Agosto marca o fim das férias e o retorno à escola — uma fase de transição que pode gerar ansiedade, insegurança e comportamentos inesperados nas crianças. Birras, apatia ou até silêncio excessivo nem sempre são “dramas infantis”, mas formas imaturas de expressar emoções complexas como medo, saudade ou frustração.
A psicóloga mexicana Julia Borbolla explica:
“É mais fácil colocar a capa do mau humor do que mostrar o medo ou a tristeza que temos por dentro.”
Como pais e mães, precisamos aprender a escutar além das palavras — com empatia e presença — para apoiar nossos filhos emocionalmente nesse retorno.

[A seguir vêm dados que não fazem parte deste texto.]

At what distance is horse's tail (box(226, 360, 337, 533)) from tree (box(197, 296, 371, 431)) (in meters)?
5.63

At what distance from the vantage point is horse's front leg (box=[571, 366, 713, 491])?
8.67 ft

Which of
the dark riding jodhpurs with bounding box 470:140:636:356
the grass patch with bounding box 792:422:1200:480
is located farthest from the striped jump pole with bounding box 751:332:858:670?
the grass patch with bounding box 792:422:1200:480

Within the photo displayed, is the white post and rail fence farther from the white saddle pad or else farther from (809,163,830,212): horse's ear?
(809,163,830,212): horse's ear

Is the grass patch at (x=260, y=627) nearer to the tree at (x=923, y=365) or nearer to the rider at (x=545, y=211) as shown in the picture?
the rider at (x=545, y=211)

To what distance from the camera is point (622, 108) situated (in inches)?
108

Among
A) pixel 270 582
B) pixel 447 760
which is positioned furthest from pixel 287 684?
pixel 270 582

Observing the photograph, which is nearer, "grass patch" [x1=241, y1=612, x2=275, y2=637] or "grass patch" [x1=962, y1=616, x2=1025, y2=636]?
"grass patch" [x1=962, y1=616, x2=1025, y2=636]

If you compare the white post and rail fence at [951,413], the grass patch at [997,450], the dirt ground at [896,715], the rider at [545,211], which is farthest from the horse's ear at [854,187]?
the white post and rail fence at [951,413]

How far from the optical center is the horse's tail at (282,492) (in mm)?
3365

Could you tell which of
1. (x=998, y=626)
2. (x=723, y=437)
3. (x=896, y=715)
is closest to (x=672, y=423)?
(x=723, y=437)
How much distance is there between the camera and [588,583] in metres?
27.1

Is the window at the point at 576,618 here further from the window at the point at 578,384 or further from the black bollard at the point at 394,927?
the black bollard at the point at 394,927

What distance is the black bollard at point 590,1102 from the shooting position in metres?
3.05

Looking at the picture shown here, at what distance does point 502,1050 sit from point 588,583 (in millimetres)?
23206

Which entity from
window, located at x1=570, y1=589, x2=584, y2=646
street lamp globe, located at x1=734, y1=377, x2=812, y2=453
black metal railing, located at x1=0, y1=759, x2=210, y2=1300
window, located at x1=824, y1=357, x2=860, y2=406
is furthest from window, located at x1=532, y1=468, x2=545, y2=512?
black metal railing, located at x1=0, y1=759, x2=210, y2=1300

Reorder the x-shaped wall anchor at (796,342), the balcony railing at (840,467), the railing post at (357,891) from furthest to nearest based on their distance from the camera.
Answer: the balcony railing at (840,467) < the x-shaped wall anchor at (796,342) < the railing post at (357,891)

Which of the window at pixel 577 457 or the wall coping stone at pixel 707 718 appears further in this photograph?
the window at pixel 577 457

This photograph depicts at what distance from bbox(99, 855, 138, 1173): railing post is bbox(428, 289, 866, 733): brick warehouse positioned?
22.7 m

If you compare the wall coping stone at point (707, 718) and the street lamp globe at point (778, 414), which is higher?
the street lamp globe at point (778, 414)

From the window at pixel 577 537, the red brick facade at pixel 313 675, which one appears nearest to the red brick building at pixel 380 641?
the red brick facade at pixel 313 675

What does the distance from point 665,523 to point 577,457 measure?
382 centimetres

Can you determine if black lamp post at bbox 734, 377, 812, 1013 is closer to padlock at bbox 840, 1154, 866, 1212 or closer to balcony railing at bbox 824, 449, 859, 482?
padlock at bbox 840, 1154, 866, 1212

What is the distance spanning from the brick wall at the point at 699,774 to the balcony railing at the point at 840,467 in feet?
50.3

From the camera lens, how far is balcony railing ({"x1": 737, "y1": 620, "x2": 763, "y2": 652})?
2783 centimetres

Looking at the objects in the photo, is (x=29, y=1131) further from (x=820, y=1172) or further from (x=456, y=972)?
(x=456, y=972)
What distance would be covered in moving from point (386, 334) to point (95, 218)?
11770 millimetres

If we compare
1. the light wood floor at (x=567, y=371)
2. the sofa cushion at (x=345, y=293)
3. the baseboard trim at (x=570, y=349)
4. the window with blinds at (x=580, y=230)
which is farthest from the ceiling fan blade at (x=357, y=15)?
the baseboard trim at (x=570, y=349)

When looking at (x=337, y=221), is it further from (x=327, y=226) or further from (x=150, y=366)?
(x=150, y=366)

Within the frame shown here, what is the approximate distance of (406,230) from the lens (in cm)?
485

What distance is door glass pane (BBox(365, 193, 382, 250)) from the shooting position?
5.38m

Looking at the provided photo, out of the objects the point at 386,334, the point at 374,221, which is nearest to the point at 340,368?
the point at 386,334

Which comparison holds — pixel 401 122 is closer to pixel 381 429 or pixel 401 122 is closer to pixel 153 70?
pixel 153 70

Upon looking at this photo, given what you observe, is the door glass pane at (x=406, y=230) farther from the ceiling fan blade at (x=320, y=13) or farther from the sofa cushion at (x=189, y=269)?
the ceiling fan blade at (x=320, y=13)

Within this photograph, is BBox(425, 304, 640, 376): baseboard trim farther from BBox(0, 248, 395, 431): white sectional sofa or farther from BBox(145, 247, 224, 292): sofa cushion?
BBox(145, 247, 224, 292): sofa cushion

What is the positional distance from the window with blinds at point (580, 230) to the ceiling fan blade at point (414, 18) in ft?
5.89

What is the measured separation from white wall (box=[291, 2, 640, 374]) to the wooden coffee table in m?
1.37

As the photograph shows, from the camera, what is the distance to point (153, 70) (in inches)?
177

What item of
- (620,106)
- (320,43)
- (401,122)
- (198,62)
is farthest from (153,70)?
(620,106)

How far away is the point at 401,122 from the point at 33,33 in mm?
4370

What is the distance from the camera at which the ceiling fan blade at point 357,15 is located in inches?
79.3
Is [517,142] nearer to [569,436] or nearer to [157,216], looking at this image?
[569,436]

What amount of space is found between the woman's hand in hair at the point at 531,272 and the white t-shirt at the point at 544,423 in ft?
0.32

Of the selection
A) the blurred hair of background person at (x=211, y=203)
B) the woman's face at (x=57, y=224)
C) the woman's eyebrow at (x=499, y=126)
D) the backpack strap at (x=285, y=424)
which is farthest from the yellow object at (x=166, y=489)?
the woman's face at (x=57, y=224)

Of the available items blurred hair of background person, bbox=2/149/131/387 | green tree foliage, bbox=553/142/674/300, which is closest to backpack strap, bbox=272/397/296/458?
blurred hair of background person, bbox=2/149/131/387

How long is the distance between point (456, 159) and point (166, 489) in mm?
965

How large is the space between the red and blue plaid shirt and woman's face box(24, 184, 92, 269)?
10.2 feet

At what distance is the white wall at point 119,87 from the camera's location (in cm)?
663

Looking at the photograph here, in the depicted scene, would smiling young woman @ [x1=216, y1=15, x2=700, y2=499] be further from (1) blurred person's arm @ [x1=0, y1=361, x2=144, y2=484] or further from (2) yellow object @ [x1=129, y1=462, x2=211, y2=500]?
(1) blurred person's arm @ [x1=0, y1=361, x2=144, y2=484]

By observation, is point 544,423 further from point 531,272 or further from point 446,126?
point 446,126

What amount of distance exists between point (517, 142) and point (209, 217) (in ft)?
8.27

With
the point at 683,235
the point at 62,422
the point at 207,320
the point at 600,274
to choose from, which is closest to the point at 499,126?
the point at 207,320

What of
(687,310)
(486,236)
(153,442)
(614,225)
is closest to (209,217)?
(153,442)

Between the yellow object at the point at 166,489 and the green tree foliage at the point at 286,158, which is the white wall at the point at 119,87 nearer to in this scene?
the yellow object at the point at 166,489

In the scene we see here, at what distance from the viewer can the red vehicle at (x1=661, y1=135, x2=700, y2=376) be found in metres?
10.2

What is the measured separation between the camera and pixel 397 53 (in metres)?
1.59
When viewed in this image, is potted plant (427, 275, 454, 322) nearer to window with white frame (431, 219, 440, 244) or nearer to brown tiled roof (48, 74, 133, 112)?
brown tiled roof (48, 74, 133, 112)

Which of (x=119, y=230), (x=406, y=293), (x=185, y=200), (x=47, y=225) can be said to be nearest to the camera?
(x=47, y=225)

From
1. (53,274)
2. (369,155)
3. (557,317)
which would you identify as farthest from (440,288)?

5 Estratégias para Construir Inteligência Emocional
1. Rasgue a “capa do mau humor”
Comportamentos rudes ou fechados podem esconder medos e inseguranças. Em vez de corrigir de forma ríspida, acolha com empatia:
“Você está bravo ou tem algo difícil aí dentro?”
Essa escuta afetiva abre espaço para conexão e valida os sentimentos por trás das atitudes.
2. Ensine o vocabulário das emoções
Nomear sentimentos é dar forma ao que se sente. Dizer:
“Isso se chama frustração. Acontece quando queremos algo e não conseguimos”
ajuda a criança a identificar e lidar com as emoções. Compartilhar as próprias emoções (“Às vezes eu também fico frustrada…”) torna o processo mais humano e acessível.
3. Valide, mesmo com limites
Empatia e firmeza podem (e devem) coexistir. Dizer:
“Eu entendo que você está triste por voltar à escola, mas ainda assim, vamos nos arrumar juntos”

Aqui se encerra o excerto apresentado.